• READING PASSAGE
════════

- Location of Al-Malikiyah within Syria
- District: Al-Malikiyah
- Governorate: Al-Hasakah
- Population: 191,994 (2004)
- Electorate: 100
- Area: 2,652.74 km^{2}

Current Electoral district
- Created: 2025
- Seats: 2 (2025–present)
- MPAs: List ▌Ahmad Murad (Ind.); ▌Alwan al-Ali (Ind.);
- Created from: Al-Hasakah

= Al-Malikiyah (People's Assembly electoral district) =

Electoral district of Syria's national legislature

Al-Malikiyah (Arabic: المالكية) is one of the 60 electoral districts of the People's Assembly, the national legislature of Syria. It is conterminous with the district of Al-Malikiyah. The electoral district currently elects two of the 140 elected members of the People's Assembly. Due to being controlled by the DAANES, elections in al-Malikiyah have been postponed and were only held on 24 May 2026.

════════

• DATA LINES
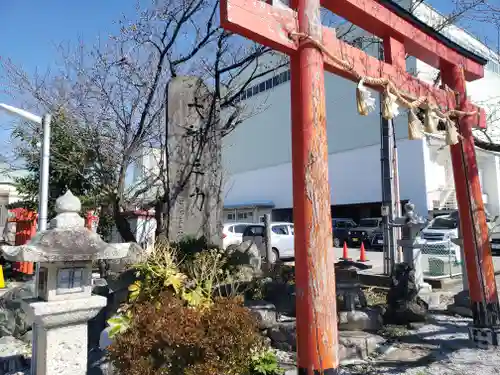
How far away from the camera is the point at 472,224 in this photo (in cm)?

════════

• PROBLEMS
(A) Do these statements agree with the Al-Malikiyah electoral district article? Answer yes or no for each and quote the words of the article that decide it. (i) The electoral district currently elects two of the 140 elected members of the People's Assembly. (ii) Syria's People's Assembly has 50 electoral districts. (iii) The electoral district covers a different area from the district of Al-Malikiyah.
(B) Continue the Al-Malikiyah electoral district article with a few sentences after its last one.

• FINAL RESULTS
(A)
(i) Yes: "The electoral district currently elects two of the 140 elected members of the People's Assembly."
(ii) No: "one of the 60 electoral districts of the People's Assembly"
(iii) No: "It is conterminous with the district of Al-Malikiyah."

(B)
==Electoral system==

The 2025 elections were held under a provisional electoral system, enacted by Presidential Decree 142 on 20 August 2025. The new framework replaces direct elections, with an indirect system. Instead of direct votes, subcommittees will choose delegates that form one electoral college per electoral district, which in turn will choose MPs. The number of members on each governorate's sub-committee matches the number of MPs the governorate will elect.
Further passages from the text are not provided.